* Instructions for the task *
Your output must consist solely of the lines from the one containing "Viewing the scene" through the end of the records, reproduced exactly.
-- start --
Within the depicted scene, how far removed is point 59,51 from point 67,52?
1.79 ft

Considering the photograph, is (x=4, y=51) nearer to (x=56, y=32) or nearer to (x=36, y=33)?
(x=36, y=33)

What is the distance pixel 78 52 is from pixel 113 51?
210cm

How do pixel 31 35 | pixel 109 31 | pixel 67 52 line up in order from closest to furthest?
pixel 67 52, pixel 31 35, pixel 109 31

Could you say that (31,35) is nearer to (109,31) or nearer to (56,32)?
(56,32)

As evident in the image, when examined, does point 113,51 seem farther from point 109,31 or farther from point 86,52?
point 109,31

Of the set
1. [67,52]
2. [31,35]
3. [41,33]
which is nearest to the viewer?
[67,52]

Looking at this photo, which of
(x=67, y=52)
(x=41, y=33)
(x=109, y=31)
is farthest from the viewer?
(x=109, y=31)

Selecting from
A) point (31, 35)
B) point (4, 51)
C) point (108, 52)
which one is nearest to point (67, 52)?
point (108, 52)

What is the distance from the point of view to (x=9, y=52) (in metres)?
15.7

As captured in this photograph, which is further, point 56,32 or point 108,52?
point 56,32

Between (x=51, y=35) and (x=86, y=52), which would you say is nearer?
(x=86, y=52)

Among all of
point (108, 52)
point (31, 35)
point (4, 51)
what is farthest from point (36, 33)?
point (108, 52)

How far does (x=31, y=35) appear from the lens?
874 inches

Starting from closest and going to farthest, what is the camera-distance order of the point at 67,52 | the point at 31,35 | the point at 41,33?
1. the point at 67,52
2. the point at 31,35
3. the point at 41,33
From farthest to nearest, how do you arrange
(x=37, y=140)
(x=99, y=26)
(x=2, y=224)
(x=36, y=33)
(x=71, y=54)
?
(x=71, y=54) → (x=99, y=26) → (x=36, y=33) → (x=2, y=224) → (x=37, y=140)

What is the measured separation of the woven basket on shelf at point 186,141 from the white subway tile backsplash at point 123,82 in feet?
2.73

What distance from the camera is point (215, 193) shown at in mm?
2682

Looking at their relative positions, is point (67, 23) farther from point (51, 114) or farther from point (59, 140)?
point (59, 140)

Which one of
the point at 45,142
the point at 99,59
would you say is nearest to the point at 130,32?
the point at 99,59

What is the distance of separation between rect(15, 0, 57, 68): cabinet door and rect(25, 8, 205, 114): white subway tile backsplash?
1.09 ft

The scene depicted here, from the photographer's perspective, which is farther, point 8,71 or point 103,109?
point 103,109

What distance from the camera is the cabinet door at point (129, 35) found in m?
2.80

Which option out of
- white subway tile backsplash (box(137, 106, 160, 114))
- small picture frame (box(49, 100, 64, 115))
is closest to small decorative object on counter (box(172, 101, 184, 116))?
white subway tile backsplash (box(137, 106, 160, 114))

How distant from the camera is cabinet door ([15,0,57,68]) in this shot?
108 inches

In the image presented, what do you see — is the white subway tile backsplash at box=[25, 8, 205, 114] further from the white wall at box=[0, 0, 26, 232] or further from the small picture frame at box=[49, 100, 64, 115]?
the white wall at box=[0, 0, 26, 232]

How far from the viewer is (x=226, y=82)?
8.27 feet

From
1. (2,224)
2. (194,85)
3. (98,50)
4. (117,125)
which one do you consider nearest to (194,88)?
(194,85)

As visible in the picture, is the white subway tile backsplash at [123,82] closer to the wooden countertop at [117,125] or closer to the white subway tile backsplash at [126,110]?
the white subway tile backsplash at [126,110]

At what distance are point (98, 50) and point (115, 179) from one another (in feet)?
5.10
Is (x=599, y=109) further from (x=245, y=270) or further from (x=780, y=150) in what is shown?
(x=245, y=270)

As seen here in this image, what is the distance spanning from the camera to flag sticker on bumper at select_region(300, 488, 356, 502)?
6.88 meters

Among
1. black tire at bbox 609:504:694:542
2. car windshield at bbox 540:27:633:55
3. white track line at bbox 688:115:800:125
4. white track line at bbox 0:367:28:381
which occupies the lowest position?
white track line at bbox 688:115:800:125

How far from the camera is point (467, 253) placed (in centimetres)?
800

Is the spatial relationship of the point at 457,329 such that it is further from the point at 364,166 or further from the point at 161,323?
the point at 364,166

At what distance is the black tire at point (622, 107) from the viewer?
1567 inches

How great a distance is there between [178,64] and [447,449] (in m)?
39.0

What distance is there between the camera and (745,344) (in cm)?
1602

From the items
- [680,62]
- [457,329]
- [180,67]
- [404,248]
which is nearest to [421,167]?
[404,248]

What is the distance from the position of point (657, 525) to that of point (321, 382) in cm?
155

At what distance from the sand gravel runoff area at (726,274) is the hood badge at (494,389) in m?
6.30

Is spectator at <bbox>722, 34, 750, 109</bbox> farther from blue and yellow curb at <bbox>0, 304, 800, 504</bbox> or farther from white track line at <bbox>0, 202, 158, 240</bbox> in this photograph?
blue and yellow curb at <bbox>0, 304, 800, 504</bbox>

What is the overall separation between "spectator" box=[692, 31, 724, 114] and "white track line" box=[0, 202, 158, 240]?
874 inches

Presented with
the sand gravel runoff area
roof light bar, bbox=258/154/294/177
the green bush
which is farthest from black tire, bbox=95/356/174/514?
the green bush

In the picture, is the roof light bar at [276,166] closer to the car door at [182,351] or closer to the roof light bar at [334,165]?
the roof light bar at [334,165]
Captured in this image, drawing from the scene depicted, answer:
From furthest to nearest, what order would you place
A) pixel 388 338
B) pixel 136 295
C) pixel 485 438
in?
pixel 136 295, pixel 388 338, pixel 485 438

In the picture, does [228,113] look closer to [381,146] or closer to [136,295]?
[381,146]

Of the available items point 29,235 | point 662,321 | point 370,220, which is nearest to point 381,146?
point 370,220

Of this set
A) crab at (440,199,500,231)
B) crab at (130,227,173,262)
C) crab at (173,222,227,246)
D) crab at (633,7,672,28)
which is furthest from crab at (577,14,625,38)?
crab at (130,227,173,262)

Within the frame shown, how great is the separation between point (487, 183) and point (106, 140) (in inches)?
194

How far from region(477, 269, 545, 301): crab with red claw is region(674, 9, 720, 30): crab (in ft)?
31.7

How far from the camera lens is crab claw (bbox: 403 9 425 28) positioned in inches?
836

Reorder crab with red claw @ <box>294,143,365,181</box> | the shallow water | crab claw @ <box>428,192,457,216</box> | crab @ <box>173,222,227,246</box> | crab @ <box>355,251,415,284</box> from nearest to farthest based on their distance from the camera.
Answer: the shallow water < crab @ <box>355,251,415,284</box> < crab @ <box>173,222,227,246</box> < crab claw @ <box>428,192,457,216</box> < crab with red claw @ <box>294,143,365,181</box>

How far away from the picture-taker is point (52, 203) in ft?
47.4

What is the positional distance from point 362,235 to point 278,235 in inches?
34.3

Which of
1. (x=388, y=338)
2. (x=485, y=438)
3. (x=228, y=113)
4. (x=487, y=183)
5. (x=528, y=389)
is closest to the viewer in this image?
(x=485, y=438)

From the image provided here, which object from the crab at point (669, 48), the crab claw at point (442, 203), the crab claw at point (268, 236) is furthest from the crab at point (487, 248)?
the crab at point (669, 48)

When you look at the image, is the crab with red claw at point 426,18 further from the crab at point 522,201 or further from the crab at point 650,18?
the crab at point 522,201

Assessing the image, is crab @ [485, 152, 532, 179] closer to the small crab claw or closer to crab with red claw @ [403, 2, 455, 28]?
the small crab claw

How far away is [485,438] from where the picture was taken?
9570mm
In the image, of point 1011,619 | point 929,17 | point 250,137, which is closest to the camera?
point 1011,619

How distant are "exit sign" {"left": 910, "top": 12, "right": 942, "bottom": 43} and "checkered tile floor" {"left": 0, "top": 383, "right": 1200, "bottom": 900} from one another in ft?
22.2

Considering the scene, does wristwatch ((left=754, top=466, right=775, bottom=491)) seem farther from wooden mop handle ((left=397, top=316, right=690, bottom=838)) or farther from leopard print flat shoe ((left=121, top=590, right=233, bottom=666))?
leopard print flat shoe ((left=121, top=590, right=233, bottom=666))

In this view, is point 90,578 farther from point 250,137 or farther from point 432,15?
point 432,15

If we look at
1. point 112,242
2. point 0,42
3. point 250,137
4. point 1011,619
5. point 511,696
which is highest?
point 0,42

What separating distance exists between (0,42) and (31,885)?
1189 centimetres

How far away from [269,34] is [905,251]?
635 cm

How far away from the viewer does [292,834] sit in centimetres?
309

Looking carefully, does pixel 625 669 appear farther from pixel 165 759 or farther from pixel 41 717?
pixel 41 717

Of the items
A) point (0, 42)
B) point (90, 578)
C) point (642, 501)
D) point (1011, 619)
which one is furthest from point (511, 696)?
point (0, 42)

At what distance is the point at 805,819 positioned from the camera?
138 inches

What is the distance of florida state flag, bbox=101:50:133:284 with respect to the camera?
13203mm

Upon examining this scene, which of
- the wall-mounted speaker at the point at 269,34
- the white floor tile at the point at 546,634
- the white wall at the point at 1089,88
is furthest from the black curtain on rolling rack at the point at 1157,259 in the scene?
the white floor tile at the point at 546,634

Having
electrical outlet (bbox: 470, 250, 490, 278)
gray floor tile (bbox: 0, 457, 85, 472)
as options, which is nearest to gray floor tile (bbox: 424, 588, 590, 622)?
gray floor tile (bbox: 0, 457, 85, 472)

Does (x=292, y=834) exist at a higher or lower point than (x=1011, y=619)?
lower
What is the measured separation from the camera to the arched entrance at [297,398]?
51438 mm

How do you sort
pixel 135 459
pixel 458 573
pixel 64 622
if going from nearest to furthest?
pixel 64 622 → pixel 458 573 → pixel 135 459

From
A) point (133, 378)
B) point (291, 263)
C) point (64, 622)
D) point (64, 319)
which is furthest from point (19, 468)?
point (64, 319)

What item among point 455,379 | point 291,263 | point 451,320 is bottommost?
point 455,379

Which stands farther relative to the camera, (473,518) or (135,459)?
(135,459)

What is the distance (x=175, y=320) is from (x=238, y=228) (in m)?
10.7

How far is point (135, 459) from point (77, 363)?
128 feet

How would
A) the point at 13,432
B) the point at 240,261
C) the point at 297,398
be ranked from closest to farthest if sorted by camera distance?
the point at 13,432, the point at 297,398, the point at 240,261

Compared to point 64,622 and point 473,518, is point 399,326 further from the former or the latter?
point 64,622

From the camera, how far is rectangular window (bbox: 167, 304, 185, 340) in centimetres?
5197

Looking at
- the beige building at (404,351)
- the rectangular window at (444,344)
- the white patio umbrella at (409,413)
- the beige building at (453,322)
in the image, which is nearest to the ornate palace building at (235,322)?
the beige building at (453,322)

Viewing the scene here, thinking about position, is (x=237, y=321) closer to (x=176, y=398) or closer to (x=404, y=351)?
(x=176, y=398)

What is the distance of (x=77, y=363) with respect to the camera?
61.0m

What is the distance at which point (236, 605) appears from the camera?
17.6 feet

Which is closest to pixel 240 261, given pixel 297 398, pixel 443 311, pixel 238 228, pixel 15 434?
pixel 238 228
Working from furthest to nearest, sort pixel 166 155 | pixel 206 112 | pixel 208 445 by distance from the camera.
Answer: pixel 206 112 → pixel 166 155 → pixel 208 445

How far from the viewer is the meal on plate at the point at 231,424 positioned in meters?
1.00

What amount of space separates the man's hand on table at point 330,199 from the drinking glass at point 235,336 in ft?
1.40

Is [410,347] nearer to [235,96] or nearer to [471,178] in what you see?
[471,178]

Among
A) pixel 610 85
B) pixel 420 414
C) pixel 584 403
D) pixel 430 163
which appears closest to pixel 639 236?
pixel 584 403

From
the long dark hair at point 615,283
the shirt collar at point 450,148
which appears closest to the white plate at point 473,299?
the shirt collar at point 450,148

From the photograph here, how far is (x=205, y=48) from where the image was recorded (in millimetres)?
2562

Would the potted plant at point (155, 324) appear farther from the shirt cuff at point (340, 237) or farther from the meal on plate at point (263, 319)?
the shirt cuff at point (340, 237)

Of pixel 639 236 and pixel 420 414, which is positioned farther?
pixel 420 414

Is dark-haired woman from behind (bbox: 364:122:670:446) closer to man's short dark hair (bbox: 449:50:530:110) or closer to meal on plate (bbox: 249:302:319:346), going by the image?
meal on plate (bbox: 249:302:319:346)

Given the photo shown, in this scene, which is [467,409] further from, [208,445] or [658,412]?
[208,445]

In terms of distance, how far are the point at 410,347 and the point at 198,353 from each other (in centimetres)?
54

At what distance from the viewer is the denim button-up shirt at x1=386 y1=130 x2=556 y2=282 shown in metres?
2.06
-- end --
* Task result *
Viewing the scene here, thinking about position, is (x=237, y=321) closer to (x=176, y=398) or closer to (x=404, y=351)?
(x=176, y=398)

What is the distance of (x=77, y=363) with respect to the camera?
61.0m

What is the distance at which point (236, 605) appears from the camera?
17.6 feet

Which is closest to pixel 240 261, given pixel 297 398, pixel 443 311, pixel 238 228, pixel 15 434?
pixel 238 228
Working from furthest to nearest, sort pixel 166 155 | pixel 206 112 | pixel 208 445 by distance from the camera.
Answer: pixel 206 112 → pixel 166 155 → pixel 208 445

How far from the viewer is the meal on plate at the point at 231,424 positioned in meters?
1.00

What amount of space separates the man's hand on table at point 330,199 from the drinking glass at point 235,336 in ft?
1.40

Is [410,347] nearer to [235,96] or nearer to [471,178] in what you see?
[471,178]

Among
A) pixel 610 85
B) pixel 420 414
C) pixel 584 403
D) pixel 430 163
which appears closest to pixel 639 236?
pixel 584 403

From
the long dark hair at point 615,283
the shirt collar at point 450,148
which appears closest to the white plate at point 473,299?
the shirt collar at point 450,148

From the photograph here, how far is (x=205, y=48) from where the image was recorded (in millimetres)?
2562

Would the potted plant at point (155, 324) appear farther from the shirt cuff at point (340, 237) or farther from the meal on plate at point (263, 319)?
the shirt cuff at point (340, 237)

Of pixel 639 236 and pixel 420 414, which is positioned farther?
pixel 420 414

Is dark-haired woman from behind (bbox: 364:122:670:446) closer to man's short dark hair (bbox: 449:50:530:110) or closer to meal on plate (bbox: 249:302:319:346), going by the image?
meal on plate (bbox: 249:302:319:346)

Given the photo shown, in this scene, which is [467,409] further from, [208,445] or [658,412]?
[208,445]

In terms of distance, how far are the point at 410,347 and the point at 198,353 from each other (in centimetres)?
54

At what distance from the viewer is the denim button-up shirt at x1=386 y1=130 x2=556 y2=282 shown in metres?
2.06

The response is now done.